Re: [PATCH v2] sched: Consolidate cpufreq updates

From: Qais Yousef
Date: Mon May 06 2024 - 20:57:13 EST


On 05/06/24 12:05, Peter Zijlstra wrote:
> On Mon, May 06, 2024 at 12:31:03AM +0100, Qais Yousef wrote:
>
> > +static inline void update_cpufreq_ctx_switch(struct rq *rq, struct task_struct *prev)
> > +{
> > +#ifdef CONFIG_CPU_FREQ
> > + unsigned int flags = 0;
> > +
> > +#ifdef CONFIG_SMP
> > + if (unlikely(current->sched_class == &stop_sched_class))
> > + return;
> > +#endif
>
> why do we care about the stop class? It shouldn't, in general, consume a
> lot of cycles.
>
> > +
> > + if (unlikely(current->sched_class == &idle_sched_class))
> > + return;
>
> And why do we care about idle? Specifically this test doesn't capture
> force-idle threads. Notably see is_idle_task().
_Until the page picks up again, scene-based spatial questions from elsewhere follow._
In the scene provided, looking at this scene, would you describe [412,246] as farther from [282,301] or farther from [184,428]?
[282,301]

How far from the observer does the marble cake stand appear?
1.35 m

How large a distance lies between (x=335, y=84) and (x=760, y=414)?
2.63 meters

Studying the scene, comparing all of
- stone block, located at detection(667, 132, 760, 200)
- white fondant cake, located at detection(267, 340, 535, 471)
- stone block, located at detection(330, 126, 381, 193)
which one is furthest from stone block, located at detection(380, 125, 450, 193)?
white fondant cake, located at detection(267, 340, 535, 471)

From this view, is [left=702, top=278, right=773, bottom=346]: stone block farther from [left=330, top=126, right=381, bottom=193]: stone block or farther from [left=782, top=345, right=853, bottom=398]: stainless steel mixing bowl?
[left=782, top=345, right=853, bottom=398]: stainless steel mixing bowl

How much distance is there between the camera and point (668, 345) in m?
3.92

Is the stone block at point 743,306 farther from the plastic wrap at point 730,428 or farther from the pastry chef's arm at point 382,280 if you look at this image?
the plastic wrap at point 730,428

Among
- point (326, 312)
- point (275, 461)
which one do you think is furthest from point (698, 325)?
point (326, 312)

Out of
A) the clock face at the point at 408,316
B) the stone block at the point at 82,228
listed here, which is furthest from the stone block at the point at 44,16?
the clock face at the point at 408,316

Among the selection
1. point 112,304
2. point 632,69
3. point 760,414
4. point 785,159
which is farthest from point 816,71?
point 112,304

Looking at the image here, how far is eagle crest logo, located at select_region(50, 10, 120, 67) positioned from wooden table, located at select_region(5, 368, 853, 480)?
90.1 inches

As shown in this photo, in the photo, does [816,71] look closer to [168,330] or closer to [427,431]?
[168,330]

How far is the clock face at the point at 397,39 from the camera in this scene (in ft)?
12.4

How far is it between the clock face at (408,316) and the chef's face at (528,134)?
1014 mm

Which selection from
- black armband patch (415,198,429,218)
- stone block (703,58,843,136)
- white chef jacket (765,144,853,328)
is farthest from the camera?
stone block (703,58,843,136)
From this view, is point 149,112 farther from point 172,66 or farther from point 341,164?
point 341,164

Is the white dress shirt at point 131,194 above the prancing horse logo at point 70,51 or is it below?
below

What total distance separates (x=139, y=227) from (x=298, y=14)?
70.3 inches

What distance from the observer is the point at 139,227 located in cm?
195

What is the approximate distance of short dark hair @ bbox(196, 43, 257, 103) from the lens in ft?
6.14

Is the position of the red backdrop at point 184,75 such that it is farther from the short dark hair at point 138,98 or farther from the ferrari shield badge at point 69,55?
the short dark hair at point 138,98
It's just We don't want these tasks to 'pollute' cpufreq updates since they
shouldn't care or contribute to what frequency the CPU should be running at.

Yes I missed the is_idle_task() from the exclusion list - which can be
simplified as you suggest later.

>
> > +
> > + if (unlikely(task_has_idle_policy(current)))
> > + return;
> > +
> > + if (likely(fair_policy(current->policy))) {
> > +
> > + if (unlikely(current->in_iowait)) {
> > + flags |= SCHED_CPUFREQ_IOWAIT | SCHED_CPUFREQ_FORCE_UPDATE;
> > + goto force_update;
> > + }
> > +
> > +#ifdef CONFIG_SMP
> > + /*
> > + * Allow cpufreq updates once for every update_load_avg() decay.
> > + */
> > + if (unlikely(rq->cfs.decayed)) {
> > + rq->cfs.decayed = false;
> > + goto force_update;
> > + }
> > +#endif
> > + return;
> > + }
> > +
> > + /*
> > + * RT and DL should always send a freq update. But we can do some
> > + * simple checks to avoid it when we know it's not necessary.
> > + */
> > + if (rt_task(current) && rt_task(prev)) {
>
> IIRC dl tasks also match rt_task, so your else clause might not work the
> way you've intended.
>
> > +#ifdef CONFIG_UCLAMP_TASK
> > + unsigned long curr_uclamp_min = uclamp_eff_value(current, UCLAMP_MIN);
> > + unsigned long prev_uclamp_min = uclamp_eff_value(prev, UCLAMP_MIN);
> > +
> > + if (curr_uclamp_min == prev_uclamp_min)
> > +#endif
> > + return;
> > + } else if (dl_task(current) && current->dl.flags & SCHED_FLAG_SUGOV) {
>
> Notably DL tasks also match rt_task(), so I don't think this clause

Hmm yes. dl priority is negative and rt_task() will capture this. Shouldn't we
fix the function? Can send a separate patch.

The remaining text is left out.